Today’s congregations are under pressure from changing demographics, changing institutional configurations, and changing values in the American culture. Some congregations are finding the pressure of change overwhelming. But many more are finding faithful and effective ways of ministry in new situations. These congregations are continuing to minister to their members, invite new people into their membership, and provide service to their communities.
American congregations also are providing motivation and organization of vast volunteer efforts aimed at improving our society and the lives of individuals. Present promotions of volunteerism by government and business leaders tend to be either naive or lacking in regard to the pervasive role of religion in American volunteerism; and the story of congregational life should be of benefit to them as well as to congregation and denominational leaders.
Faith Communities Today and the Cooperative Congregational Studies Project will provide answers to specific, practical questions about congregations.

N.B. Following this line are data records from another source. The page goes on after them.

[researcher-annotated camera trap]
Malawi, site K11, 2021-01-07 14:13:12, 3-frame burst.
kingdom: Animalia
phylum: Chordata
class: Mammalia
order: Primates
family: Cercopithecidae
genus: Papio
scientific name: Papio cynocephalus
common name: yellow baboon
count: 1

As the project develops, some member groups will develop specialized questions for their unique informational needs.
These will compliment the common core of the project, which is committed to gathering information about:
- The spiritual, organizational and statistical vitality of congregations;
- The variety and style of worship — the foundational act of religious gathering;
- The variety of congregational activities and programs which nurture faith and provide opportunities for the expression of faith;
- Levels of participation and the characteristics of participants;
- Strategies congregations use to reach new members and raise financial resources; Characteristics of clergy and lay leadership;
- How congregations relate to other congregations, to denominational structures and to other institutions in their communities such as schools, homes and hospitals;
The widely different ways that congregations support and strengthen the social and material well being of their communities.
Collectively, the goals of Faith Communities Today and the Cooperative Congregational Studies Project include:
- Establishing an on-going network of researchers related to religious groups that will enhance the groups’ individual and cooperative capacity to conduct and use congregational studies.
- Producing, together, research tools and mechanisms of interpretation and dissemination that both enable common, comparative congregation studies and more specialized approaches that honor the unique traditions and experiences of congregations within specific groups.
- Creating research opportunities that through their cooperative approach maximize the effective use of refunds.
- Conducting a coalition-establishing, practical research project–the national survey of congregations in the year 2000–that will provide relevant information for the use of congregational and denominational leaders, researchers, funders, and public policy makers.
Faith Communities Today and the Cooperative Congregational Studies Project conceives its mission to be of vital importance because of the importance of congregations to the American culture. The hundreds of thousands of congregations represent a unique set of voluntary organizations that have had and continue to have a pervasive influence on their members and the life of the communities of which they are a part. The enrichment of the spiritual and physical lives of members, and the influence for social good is a story that needs to be told.